Odebrecht pode aprender com caso Siemens
23 de dezembro de 2016A construtora Odebrecht e sua filial petroquímica, Braskem, vão pagar ao menos 3,5 bilhões de dólares no Brasil, Estados Unidos e Suíça em troca da suspensão de ações contra as empresas. Os valores a serem quitados pelas duas empresas tornam esse o maior acordo feito em um caso de suborno internacional, em termos monetários, da história, segundo as autoridades americanas.
Apesar do alto valor, a Odebrecht não deverá ter grandes dificuldades para pagar a multa. "Esses acordos não são feitos para quebrar as empresas, mas têm um caráter educativo para outras corporações. O maior impacto é o dano na imagem e reputação", afirma Ana Paula Candeloro, professora de governança corporativa e compliance do Insper.
O valor a ser pago pelo Grupo Odebrecht – que atua no Brasil e em mais 25 países, tem 128 mil funcionários e teve faturamento de 132 bilhões de reais e lucro líquido de 890 milhões de reais em 2015 – é mais que o dobro do acerto fechado entre a multinacional alemã Siemens e autoridades americanas e europeias em 2008. Na época, a gigante alemã aceitou pagar 1,6 bilhão de dólares com o objetivo de evitar processos por suborno de agentes públicos em troca de favorecimento em contratos.
Especialistas dizem que a Odebrecht tem muito a aprender com a Siemens, que criou, após o escândalo, um programa de compliance que hoje é referência no mundo, e que a empreiteira brasileira terá que repensar seu modelo de negócios para sair da crise institucional.
"Esses acordos são feitos levando em conta a realidade financeira da empresa. Mas a Odebrecht terá que se reinventar e vender ativos para ficar mais enxuta e sairá menor do que quando entrou na lista de investigadas pela Operação Lava Jato", diz Adriano Pires, diretor do Centro Brasileiro de Infraestrutura (CBIE). "Aliás, não só a Odebrecht, mas também a Petrobras e outras empreiteiras investigadas na operação."
De acordo com um comunicado da empresa, "o pagamento da multa será viabilizado por meio de uma combinação de vendas de ativos já planejadas anteriormente e de geração de caixa das operações continuadas". A empresa terá ainda um prazo de 23 anos para quitar o valor, e as parcelas serão reajustadas pela taxa de juros Selic.
O grupo empresarial afirma também que, ao calcular a multa, as autoridades levaram em consideração a plena cooperação com as investigações e as amplas medidas de remediação adotadas pela Odebrecht para corrigir eventuais falhas de conformidade.
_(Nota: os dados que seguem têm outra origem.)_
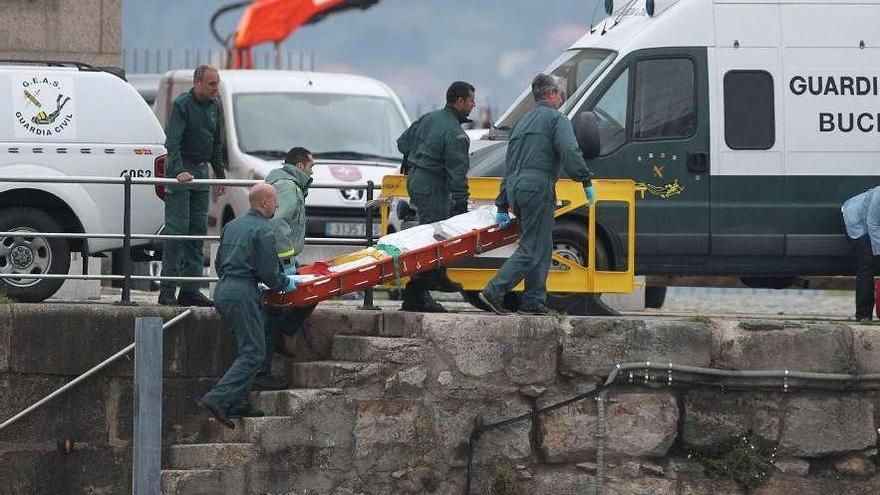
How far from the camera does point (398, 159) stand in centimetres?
1970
Compliance da Siemens é referência mundial
Depois de ser protagonista de um dos maiores escândalos de corrupção corporativa em 2006 e que levou ao afastamento de praticamente toda a diretoria da empresa no início de 2007, a Siemens virou referência para outras empresas em compliance – conjunto de práticas que visam a garantir a conformidade dos atos da empresa a leis, políticas e diretrizes.
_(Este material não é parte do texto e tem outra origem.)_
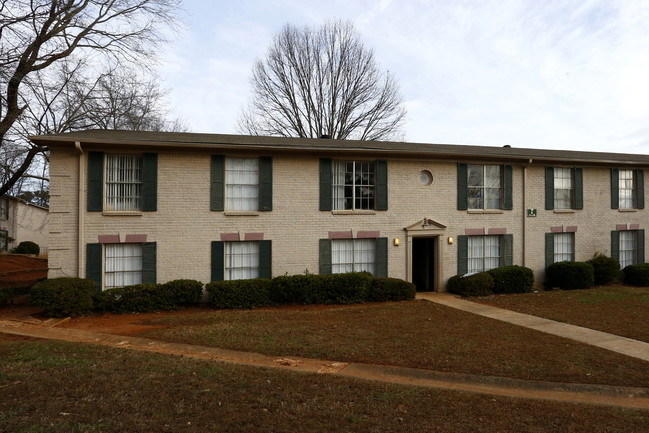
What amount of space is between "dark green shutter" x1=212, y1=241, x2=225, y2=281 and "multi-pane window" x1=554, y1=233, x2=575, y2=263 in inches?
544

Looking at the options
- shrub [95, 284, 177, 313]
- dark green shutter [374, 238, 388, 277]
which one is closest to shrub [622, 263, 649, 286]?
dark green shutter [374, 238, 388, 277]

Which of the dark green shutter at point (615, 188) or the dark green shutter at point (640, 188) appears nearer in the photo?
the dark green shutter at point (615, 188)

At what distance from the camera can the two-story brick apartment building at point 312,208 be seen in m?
11.8

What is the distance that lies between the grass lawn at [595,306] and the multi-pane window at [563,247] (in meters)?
1.64

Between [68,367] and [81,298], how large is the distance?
5142 mm

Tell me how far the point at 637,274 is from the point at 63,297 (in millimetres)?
21378

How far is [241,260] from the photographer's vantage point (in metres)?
13.0

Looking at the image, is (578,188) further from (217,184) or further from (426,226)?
(217,184)

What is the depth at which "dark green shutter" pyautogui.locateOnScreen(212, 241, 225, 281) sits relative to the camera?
41.3 feet

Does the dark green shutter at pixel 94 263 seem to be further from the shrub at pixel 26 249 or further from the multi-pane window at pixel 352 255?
the shrub at pixel 26 249

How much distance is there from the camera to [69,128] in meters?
17.6

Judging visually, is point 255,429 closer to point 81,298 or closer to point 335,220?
point 81,298

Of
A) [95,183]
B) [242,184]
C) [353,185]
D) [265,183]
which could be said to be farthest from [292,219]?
[95,183]

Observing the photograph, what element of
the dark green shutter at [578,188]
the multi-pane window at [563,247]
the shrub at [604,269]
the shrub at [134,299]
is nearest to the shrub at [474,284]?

A filial brasileira da empresa denunciou em 2013 ao Conselho Administrativo de Defesa Econômica (Cade) sobre a formação de cartel, com participação da própria multinacional alemã, para fraudar as licitações para a compra de equipamentos ferroviários, além da construção e manutenção de linhas de trem e de metrô em São Paulo e Brasília.
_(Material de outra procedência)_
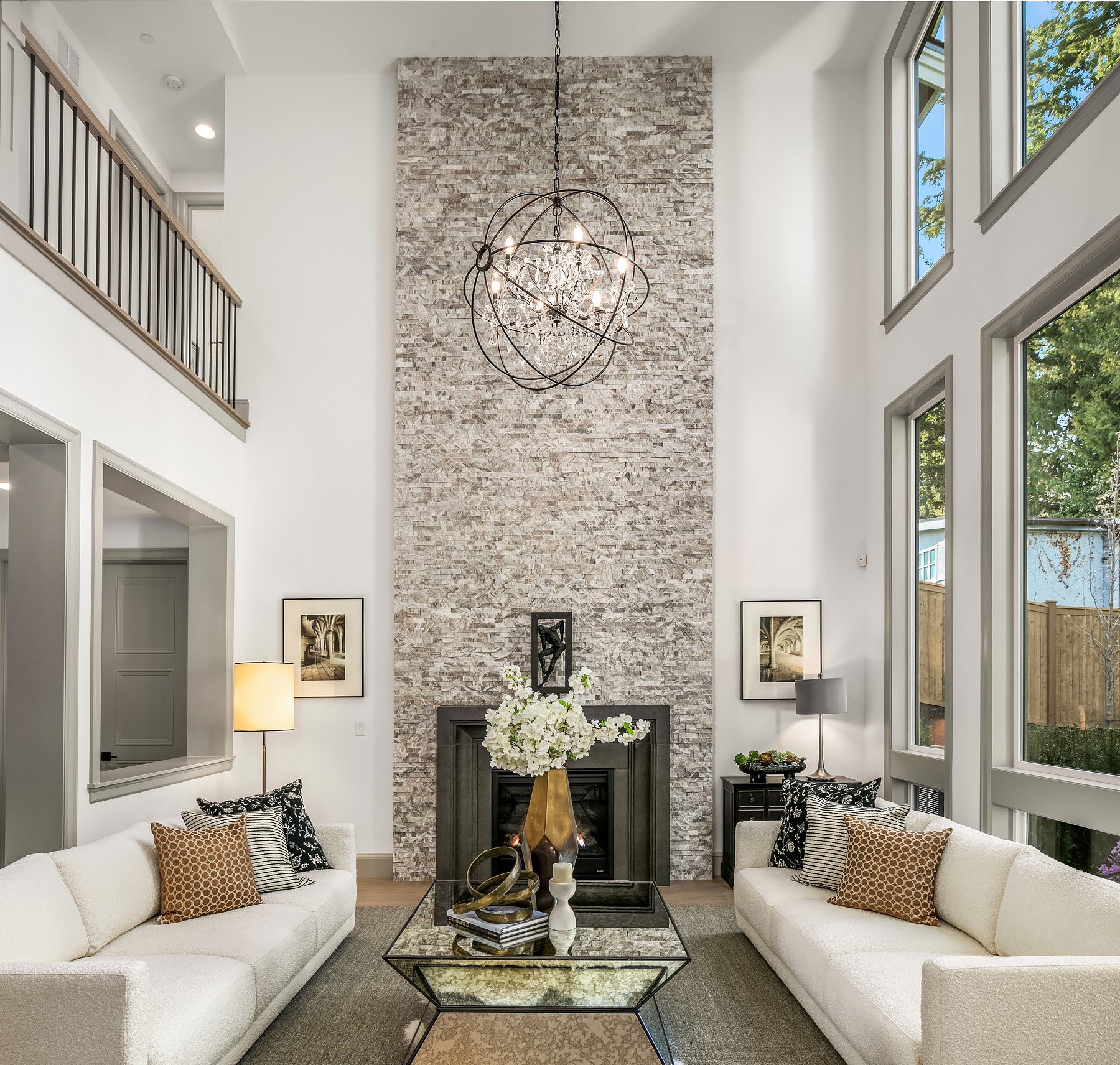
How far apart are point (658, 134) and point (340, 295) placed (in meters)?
2.55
De acordo com a empresa, o sistema de compliance é dividido em três pilares – prevenir, detectar e responder – que são base de um sistema abrangente de atividades que garantem que os negócios estão totalmente em conformidade com todas as leis e regulamentos aplicáveis, assim como com os princípios e regras internas. "Nós temos tolerância zero para corrupção e violação dos princípios da concorrência legal", diz o site da multinacional.
Depois da série de escândalos em que se viu envolvida, a Odebrecht lançou neste ano uma política sobre conformidade que, segundo a empresa, é baseada nas melhores práticas mundiais para orientar o comportamento e as relações internas e externas dos funcionários, independentemente do nível hierárquico.
"A Odebrecht tem muito a aprender com a Siemens, e já está fazendo isso: fez uma reestruturação interna e um programa de compliance alinhado com diretrizes internacionais", diz Candeloro. "Esse é um momento de aprendizado, no qual as empresas se reinventam, pois veem que perderam valor monetário e reputação. E, depois, percebem que recuperar a confiança de investidores e do mercado é um processo demorado."
Entre as medidas tomadas ao longo de 2016, a empreiteira ampliou o número de conselheiros independentes para promover a diversidade e reforçar a transparência. Além disso, lançou um sistema de conformidade composto por dez medidas integradas de prevenção, detecção e remediação de riscos de não conformidade e, ainda, uma espécie de disque-denúncia anticorrupção.
"Agora, o grande desafio da empresa será a questão do controle e monitoramento. Não adianta ter as regras só no papel. Se não houver a mudança de mentalidade em todas as hierarquias, não adianta", opina Candeloro. "E o processo de comunicação é muito importante, porque o funcionário tem que estar convencido e engajado na causa, e não pode se sentir ameaçado – com a perda de seu emprego – se ele fizer a coisa certa."